== STORED RECORDS ==
..........

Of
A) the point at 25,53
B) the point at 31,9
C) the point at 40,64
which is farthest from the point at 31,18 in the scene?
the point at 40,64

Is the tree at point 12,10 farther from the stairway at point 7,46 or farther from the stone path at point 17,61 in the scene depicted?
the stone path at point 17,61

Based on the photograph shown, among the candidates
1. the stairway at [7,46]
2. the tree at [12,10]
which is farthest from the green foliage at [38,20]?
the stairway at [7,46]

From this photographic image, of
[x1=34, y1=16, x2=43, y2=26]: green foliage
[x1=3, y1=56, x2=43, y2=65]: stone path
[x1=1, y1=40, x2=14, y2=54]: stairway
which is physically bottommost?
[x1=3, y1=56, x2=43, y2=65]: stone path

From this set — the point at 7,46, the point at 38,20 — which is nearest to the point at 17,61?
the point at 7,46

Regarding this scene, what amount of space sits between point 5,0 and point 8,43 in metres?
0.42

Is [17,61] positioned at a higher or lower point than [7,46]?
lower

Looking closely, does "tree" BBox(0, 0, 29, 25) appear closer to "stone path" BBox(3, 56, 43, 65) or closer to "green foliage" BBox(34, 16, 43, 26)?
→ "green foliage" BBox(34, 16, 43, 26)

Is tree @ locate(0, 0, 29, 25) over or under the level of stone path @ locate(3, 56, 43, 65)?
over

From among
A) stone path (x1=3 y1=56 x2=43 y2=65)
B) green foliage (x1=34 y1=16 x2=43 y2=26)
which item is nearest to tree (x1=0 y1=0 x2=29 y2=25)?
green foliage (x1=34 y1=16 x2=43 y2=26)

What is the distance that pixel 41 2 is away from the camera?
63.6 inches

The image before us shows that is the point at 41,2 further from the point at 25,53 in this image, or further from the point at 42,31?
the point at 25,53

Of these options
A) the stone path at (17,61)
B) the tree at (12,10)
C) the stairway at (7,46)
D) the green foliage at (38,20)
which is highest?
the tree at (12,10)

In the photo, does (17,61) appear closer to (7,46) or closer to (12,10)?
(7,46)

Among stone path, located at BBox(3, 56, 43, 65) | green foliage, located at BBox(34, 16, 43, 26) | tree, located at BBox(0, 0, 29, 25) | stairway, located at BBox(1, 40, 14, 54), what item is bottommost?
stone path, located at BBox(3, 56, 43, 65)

..........

Set every line of the listing down word for word.

Of
A) the point at 25,53
B) the point at 31,9
C) the point at 40,64
which is farthest from the point at 31,18 in the scene?
the point at 40,64

Is the tree at point 12,10 farther from the stairway at point 7,46 or farther from the stone path at point 17,61 in the scene depicted?
the stone path at point 17,61

Based on the photograph shown, among the candidates
1. the stairway at [7,46]
2. the tree at [12,10]
which is farthest from the green foliage at [38,20]?
the stairway at [7,46]

From this photographic image, of
[x1=34, y1=16, x2=43, y2=26]: green foliage
[x1=3, y1=56, x2=43, y2=65]: stone path
[x1=1, y1=40, x2=14, y2=54]: stairway
which is physically bottommost?
[x1=3, y1=56, x2=43, y2=65]: stone path

From this set — the point at 7,46, the point at 38,20 — which is nearest to the point at 17,61?
the point at 7,46

Regarding this scene, what amount of space sits between point 5,0 and point 8,43 in metres?
0.42

Is [17,61] positioned at a higher or lower point than [7,46]?
lower

Looking closely, does "tree" BBox(0, 0, 29, 25) appear closer to "stone path" BBox(3, 56, 43, 65) or closer to "green foliage" BBox(34, 16, 43, 26)?
→ "green foliage" BBox(34, 16, 43, 26)

Is tree @ locate(0, 0, 29, 25) over or under the level of stone path @ locate(3, 56, 43, 65)?
over

From among
A) stone path (x1=3 y1=56 x2=43 y2=65)
B) green foliage (x1=34 y1=16 x2=43 y2=26)
which item is nearest to tree (x1=0 y1=0 x2=29 y2=25)?
green foliage (x1=34 y1=16 x2=43 y2=26)

What is the distance that pixel 41 2 is away from the camera?
63.6 inches

The image before us shows that is the point at 41,2 further from the point at 25,53 in this image, or further from the point at 42,31?
the point at 25,53

Of these options
A) the stone path at (17,61)
B) the tree at (12,10)
C) the stairway at (7,46)
D) the green foliage at (38,20)
which is highest?
the tree at (12,10)

In the photo, does (17,61) appear closer to (7,46) or closer to (12,10)?
(7,46)

Among stone path, located at BBox(3, 56, 43, 65) | green foliage, located at BBox(34, 16, 43, 26) | tree, located at BBox(0, 0, 29, 25) | stairway, located at BBox(1, 40, 14, 54), what item is bottommost?
stone path, located at BBox(3, 56, 43, 65)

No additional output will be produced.